Artificial Trees – From Feathers to Foil
Alas, in my family, we’ve gone to what some may consider the dark side and now have an artificial tree. It’s prelit which eliminates all that tension around stringing the lights. Artificial trees have been around since the 19th century, with Germany developing this new concept in the 1800’s. The German’s used green-dyed goose feathers and attached them to wire branches, which wrapped around a central dowel rod that served as a trunk. The poor geese were now unadorned.
Eventually, the feather trees gave way to ones made from brush bristles. The Addis Brush Company used their toilet brush machinery to construct the trees that were then dyed green. And then, in 1958, aluminum trees were manufactured in Chicago. I have a clear memory of my mother-in-law’s white tree perched atop a card table with a rotating light shining on it, changing it from red to green to blue.
Ornaments and Tinsel
In addition to lighting, there is a plethora of ways to decorate a Christmas tree. Some prefer themed trees using only one color. Other trees may have a variety of shaped and colored ornaments, but still maintaining a theme such as Nutcrackers. My Christmas tree has many Santa’s from my collection and ornaments my children and grandchildren have made. One Little Lucy ornament is quite old, as I made it when I was a child. Notice I did not say how old.

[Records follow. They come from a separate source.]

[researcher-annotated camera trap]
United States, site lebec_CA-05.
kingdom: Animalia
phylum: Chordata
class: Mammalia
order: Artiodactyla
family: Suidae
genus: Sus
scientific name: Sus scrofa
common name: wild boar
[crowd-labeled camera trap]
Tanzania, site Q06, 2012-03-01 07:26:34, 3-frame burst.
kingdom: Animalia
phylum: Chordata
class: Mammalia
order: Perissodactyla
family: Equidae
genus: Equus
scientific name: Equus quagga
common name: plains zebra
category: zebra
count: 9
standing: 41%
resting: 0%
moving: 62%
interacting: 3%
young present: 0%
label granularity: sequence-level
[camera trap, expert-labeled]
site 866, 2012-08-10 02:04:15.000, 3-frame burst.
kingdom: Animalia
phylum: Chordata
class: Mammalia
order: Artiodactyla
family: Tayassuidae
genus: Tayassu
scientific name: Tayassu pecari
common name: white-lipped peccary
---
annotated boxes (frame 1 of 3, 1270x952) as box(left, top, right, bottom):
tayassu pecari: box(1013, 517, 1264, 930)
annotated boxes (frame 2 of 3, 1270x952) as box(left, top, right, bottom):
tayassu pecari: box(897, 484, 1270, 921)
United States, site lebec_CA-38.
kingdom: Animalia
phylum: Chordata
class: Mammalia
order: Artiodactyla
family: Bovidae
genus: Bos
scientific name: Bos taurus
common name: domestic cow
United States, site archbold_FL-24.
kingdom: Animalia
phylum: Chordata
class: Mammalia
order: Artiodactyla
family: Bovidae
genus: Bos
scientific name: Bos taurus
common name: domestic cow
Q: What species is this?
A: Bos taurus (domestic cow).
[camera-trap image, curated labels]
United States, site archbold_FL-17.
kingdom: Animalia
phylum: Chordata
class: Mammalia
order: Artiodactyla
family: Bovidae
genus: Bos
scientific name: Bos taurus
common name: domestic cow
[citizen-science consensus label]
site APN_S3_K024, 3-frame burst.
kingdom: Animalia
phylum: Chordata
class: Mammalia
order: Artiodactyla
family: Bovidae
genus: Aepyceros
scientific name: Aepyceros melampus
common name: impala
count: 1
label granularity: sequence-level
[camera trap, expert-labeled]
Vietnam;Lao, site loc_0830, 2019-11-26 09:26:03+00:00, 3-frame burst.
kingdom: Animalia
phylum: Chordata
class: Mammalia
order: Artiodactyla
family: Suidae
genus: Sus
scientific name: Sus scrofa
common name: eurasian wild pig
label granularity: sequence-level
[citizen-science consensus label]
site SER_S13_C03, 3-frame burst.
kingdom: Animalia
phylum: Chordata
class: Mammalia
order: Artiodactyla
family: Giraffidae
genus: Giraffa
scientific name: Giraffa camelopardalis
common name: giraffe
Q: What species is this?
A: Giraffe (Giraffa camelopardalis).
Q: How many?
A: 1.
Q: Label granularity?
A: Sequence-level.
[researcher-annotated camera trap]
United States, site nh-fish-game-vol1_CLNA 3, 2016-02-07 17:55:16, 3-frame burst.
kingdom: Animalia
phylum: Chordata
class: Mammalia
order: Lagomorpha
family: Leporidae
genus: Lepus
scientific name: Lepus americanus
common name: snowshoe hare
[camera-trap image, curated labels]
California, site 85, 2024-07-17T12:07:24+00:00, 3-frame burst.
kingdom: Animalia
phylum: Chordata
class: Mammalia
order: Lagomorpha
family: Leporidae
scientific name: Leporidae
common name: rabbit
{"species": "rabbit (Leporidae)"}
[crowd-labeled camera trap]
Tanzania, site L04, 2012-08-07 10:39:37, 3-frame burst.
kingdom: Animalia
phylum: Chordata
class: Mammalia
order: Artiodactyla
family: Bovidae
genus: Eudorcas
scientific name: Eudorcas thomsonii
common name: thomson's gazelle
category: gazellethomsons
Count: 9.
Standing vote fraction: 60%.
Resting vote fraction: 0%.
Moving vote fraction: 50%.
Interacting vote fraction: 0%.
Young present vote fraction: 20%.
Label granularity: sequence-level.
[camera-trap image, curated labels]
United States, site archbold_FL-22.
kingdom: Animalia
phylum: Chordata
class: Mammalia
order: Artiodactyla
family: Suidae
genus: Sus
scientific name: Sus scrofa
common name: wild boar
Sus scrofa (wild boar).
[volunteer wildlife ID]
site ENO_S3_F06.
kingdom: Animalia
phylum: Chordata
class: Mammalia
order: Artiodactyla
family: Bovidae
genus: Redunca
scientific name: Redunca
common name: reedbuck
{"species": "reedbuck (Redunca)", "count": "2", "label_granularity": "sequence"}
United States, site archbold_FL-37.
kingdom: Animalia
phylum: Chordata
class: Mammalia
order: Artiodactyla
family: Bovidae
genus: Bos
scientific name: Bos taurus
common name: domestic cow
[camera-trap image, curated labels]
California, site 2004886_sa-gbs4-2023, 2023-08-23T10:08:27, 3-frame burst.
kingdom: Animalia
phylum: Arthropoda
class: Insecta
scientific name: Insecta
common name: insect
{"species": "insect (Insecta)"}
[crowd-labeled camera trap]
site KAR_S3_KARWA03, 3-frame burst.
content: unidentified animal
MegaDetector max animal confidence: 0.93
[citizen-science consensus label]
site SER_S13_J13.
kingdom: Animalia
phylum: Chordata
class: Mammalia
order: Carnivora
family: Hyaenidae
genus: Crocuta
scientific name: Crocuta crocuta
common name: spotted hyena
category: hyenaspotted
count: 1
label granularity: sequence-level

A popular decorative item adorning Christmas trees is tinsel, which has been augmenting Christmas trees as early as the 16th century. It was used to enhance the flickering of candle flames, which were the original tree lights. Candles on a resin-rich tree were, of course, dangerous. To make this custom as safe as possible, branches above the candle had to be carefully trimmed back. In addition, the candles were usually mounted on holders that had a metal dish to catch any hot wax as it dripped.
No Tinsel For Me
My Christmas tree does not contain tinsel. And this is mostly because of my distressing childhood memories regarding placing tinsel on our Christmas tree. Tinsel placement was a tedious and painstaking process supervised by my father. We were all required to do our part, carefully lining up the tinsel on the tree one strand at a time. As a child, I could sit and read for hours, but hours spreading tinsel on the tree? No thank you. When I got older, I realized that if I asked to do the back of the tree, I could get away with less precise tinsel placing. That didn’t last long as my father liked to inspect all sides of the tree. And when he saw that my technique did not meet his standards, I was relegated back to the front.
Spiders To The Rescue
There’s a Ukrainian folk tale explaining the origin of tinsel, spun over and over again, from family to family in Europe. It’s called The Spider and the Christmas Tree , and as is the case with most folk tales, there’s a couple of versions. But they all involve a poor, down-on-her-luck widow with children and a plain Christmas tree with no decorations. While they sleep, spiders come to the rescue, spinning webs that sparkle in the morning light. This story is so popular that natives of Ukraine decorate their modern Christmas trees with spider webs, believing they represent good fortune.
The tale of the Christmas Spider is similar to many magical stories about Christmas traditions. We can create our own magic with personal choices of beautiful Christmas decorations that bring us joy year after year.